Position Sizing Is a Skill, Not a Math Problem
Most retail traders treat position size as the answer to a math problem. Olga Magomedova argues it is the answer to a question about who you become under pressure.
The arithmetic obscures the real question
There is no shortage of position-sizing formulas. Fixed fractional. Kelly. Volatility-adjusted. Each describes a way to translate an account balance and a stop loss into a number of shares or contracts. Each is correct in its own terms.
What the formulas leave out is the trader. A position size that survives a spreadsheet does not necessarily survive a Tuesday afternoon when the market opens against you. The same number that looks measured on paper can feel reckless on the screen.
Sizing is a behavioural variable
For Magomedova, position size is the variable that matters most, not because it influences expected return but because it determines whether the trader can follow the plan. A size that is too large quietly converts a trader into a passenger. Stop losses widen because the loss is now uncomfortable. Profitable trades close too early because the gain is now precious. The system has not changed. The person operating it has.
A position size that is properly chosen does the opposite. It makes the plan easier to follow. The cost of a stop loss is annoying rather than damaging. The profit on a winner is welcome rather than relieving.

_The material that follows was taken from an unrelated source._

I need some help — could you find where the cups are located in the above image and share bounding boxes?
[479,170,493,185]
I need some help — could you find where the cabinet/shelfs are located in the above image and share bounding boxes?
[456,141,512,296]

Sizing is not the math behind the trade. It is the answer to a question about what the trader can absorb without changing their behaviour.
The smaller-than-you-want rule
A useful rule, often misunderstood, is that the correct position size is almost always smaller than the trader thinks. Not because conservative sizing is virtuous, but because the trader's nervous system is the constraint and most people overestimate theirs.
A serious sizing practice is therefore built around two questions. Could I take this loss four times in a row and follow the plan on the fifth? Could I take this gain and not increase the next position because of it? If the answer to either is no, the size is wrong.
From abstract math to a written rule
The transfer from theory to practice is mechanical. Define a maximum percentage of the account that can be risked on a single trade. Define a maximum total risk across open positions. Define a rule for what happens to size after a losing day, and a separate rule for what happens after a winning day. The second rule matters more than the first.
These rules are boring. They are also the difference between a year of practice and a year of stories.
Engineering teaches you that systems matter. In markets, the same rules apply. You do not survive on instinct alone.
The instinct most traders trust is the one telling them to scale up after a winning streak. That instinct is the most expensive feeling in finance.
Sizing as a measure of self knowledge
The longer a trader works, the more sizing becomes a record of their own self knowledge. The trader who sizes well is not the trader with the best formula. They are the trader who has accepted that the number they can hold without flinching is smaller than the number they would like.
That acceptance is the entire skill. The math is downstream.